A área conhecida como "buraco" trouxe uma nova realidade à cidade de Rio Bonito do Iguaçu, no Centro-Sul paranaense. De incômodas no início, as pessoas que lá viviam passariam a ser vistas anos mais tarde como responsáveis pelo crescimento da cidade, aumentando a população, criando empregos e movimentando o comércio.Era no "buraco" que ficavam acampados em 1996 os membros do Movimento dos Trabalhadores Rurais Sem Terra (MST) que reivindicavam a desapropriação da fazenda Giacomet-Marodim, também conhecida como Araupel. O número de famílias na área chegou a 3 mil e o acampamento se tornou o maior do Sul do Brasil. "Tínhamos 5 mil pessoas em Rio Bonito e entraram 10 mil. De repente amanhecemos com 15 mil habitantes", lembra o prefeito Sezar Bovino sobre as dificuldades no início da ocupação.

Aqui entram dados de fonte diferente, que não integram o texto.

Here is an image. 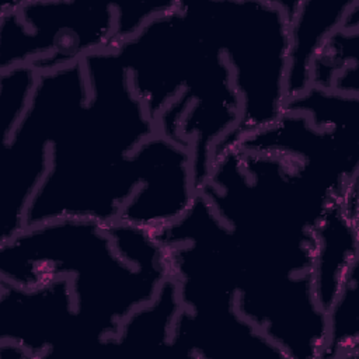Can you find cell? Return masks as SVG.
<instances>
[{"label":"cell","instance_id":"1","mask_svg":"<svg viewBox=\"0 0 359 359\" xmlns=\"http://www.w3.org/2000/svg\"><path fill=\"white\" fill-rule=\"evenodd\" d=\"M0 251L1 280L34 286L69 278L90 348L112 346L125 318L171 276L154 231L123 222L56 219L24 227Z\"/></svg>","mask_w":359,"mask_h":359},{"label":"cell","instance_id":"2","mask_svg":"<svg viewBox=\"0 0 359 359\" xmlns=\"http://www.w3.org/2000/svg\"><path fill=\"white\" fill-rule=\"evenodd\" d=\"M88 100L52 147L50 167L27 219L112 223L140 187L139 146L158 132L115 48L83 59Z\"/></svg>","mask_w":359,"mask_h":359},{"label":"cell","instance_id":"3","mask_svg":"<svg viewBox=\"0 0 359 359\" xmlns=\"http://www.w3.org/2000/svg\"><path fill=\"white\" fill-rule=\"evenodd\" d=\"M208 4L241 102V119L226 146L229 147L241 137L271 126L285 112L289 20L282 1Z\"/></svg>","mask_w":359,"mask_h":359},{"label":"cell","instance_id":"4","mask_svg":"<svg viewBox=\"0 0 359 359\" xmlns=\"http://www.w3.org/2000/svg\"><path fill=\"white\" fill-rule=\"evenodd\" d=\"M88 100L83 60L39 73L31 102L1 146V241L24 229L27 208L45 180L55 142Z\"/></svg>","mask_w":359,"mask_h":359},{"label":"cell","instance_id":"5","mask_svg":"<svg viewBox=\"0 0 359 359\" xmlns=\"http://www.w3.org/2000/svg\"><path fill=\"white\" fill-rule=\"evenodd\" d=\"M0 341L18 345L28 359L90 348L69 278L34 286L0 280Z\"/></svg>","mask_w":359,"mask_h":359},{"label":"cell","instance_id":"6","mask_svg":"<svg viewBox=\"0 0 359 359\" xmlns=\"http://www.w3.org/2000/svg\"><path fill=\"white\" fill-rule=\"evenodd\" d=\"M358 182L327 208L314 229L311 279L318 306L327 311L349 271L359 264Z\"/></svg>","mask_w":359,"mask_h":359},{"label":"cell","instance_id":"7","mask_svg":"<svg viewBox=\"0 0 359 359\" xmlns=\"http://www.w3.org/2000/svg\"><path fill=\"white\" fill-rule=\"evenodd\" d=\"M356 0L283 3L289 20L287 100L311 87V66L328 36L338 29Z\"/></svg>","mask_w":359,"mask_h":359},{"label":"cell","instance_id":"8","mask_svg":"<svg viewBox=\"0 0 359 359\" xmlns=\"http://www.w3.org/2000/svg\"><path fill=\"white\" fill-rule=\"evenodd\" d=\"M327 338L321 358L358 356L359 348V264L345 276L325 311Z\"/></svg>","mask_w":359,"mask_h":359},{"label":"cell","instance_id":"9","mask_svg":"<svg viewBox=\"0 0 359 359\" xmlns=\"http://www.w3.org/2000/svg\"><path fill=\"white\" fill-rule=\"evenodd\" d=\"M39 73L21 65L1 72L0 84V144L14 130L34 95Z\"/></svg>","mask_w":359,"mask_h":359}]
</instances>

Após uma onda de violência que culminou na morte de dois membros dos sem-terra, a área foi desapropriada em 1998 e foram alocadas 1,5 mil famílias em três assentamentos. Nasciam ali a "nova" Rio Bonito, como hoje é popularmente conhecida essa região, e mais desafios. Era preciso abrir estradas, construir escolas, organizar linhas de transporte escolar e levar energia elétrica a todos, além de outras demandas urbanas. Segundo o prefeito, o trabalho de melhoria da infraestrutura, iniciado em 1996, deve ser concluído até o fim do primeiro semestre de 2012.
A cidade tem o maior número de assentados no estado. Atualmente os assentamentos contam com dez escolas, dois postos de saúde e diversos centros comunitários e espaços de lazer. A maioria dos moradores tem uma boa qualidade de vida. Segundo Danilo Ferreira de Almeida, que faz parte da coordenação, poucos assentados recebem Bolsa Família, metade dos alunos tem acesso a universidades públicas e a maioria conta com veículo próprio. Segundo estudo do Instituto Nacional de Colonização e Reforma Agrária (Incra), cada família assentada na cidade recebe em média três salários mínimos.
Mudança
Aos poucos, a imagem negativa dos assentados foi perdendo força. Hoje o comércio sabe, por exemplo, que a partir das 16 horas, quando param de circular os ônibus que levam os moradores dos assentamentos, as vendas caem. "Os assentados dão uma contribuição muito grande e 70% dos clientes são do assentamento. Foi uma coisa muito boa para a cidade", diz o comerciante Gilmar Kruger, que vende eletrodomésticos. A força dos novos moradores veio também pelo voto: dos nove vereadores da cidade, três são do assentamento.
A renda dos assentados vem da agricultura e pecuária, com a produção de milho, soja, feijão e leite. O produtor rural Roque Adriano Werle garante uma renda mensal de R$ 10 mil. "Hoje está bom. A pessoa vai à cidade e é reconhecida como gente", diz o produtor, que morou no Paraguai e chegou a Rio Bonito apenas de "mala e cuia".
Irregularidades
No entanto, alguns problemas são relatados por moradores. O primeiro deles é o desmatamento registrado no passado. Calcula-se que desde o início do acampamento foram devastados 10 mil hectares. Depois vêm as reclamações de violência e venda irregular de lotes.
Segundo superintende do Incra no Paraná, Nilton Bezerra Guedes, estão sendo feitas ações de licenciamento ambiental e de reflorestamento. Com relação à venda de lotes, ele afirma que o posicionamento é intolerante à comercialização e está sendo feita uma varredura em todos os assentamentos. Quanto à violência, diz não ter registros e afirma que é mínima.
Pesquisa aponta os avanços e os desafios
A maioria das moradias dos assentamentos no Brasil é de alvenaria, tem mais de cinco cômodos, acesso suficiente à água e algum tipo de tratamento de dejetos. Esse é o perfil dos assentados mapeado no fim do ano passado em uma pesquisa coordenada pelo Incra. O estudo mostrou ainda que para a maioria deles a qualidade de vida melhorou após o acesso à terra.
No entanto, a saúde e infraestrutura estão entre os aspectos que precisam ser melhorados: 57% das famílias informaram descontentamento com a condição das estradas e via de acesso aos lotes e 56% das famílias estão descontentes com o acesso a hospitais e postos de saúde. A educação também é um desafio e o principal problema está no ensino médio e superior, com acesso dos assentados inferior a 10%.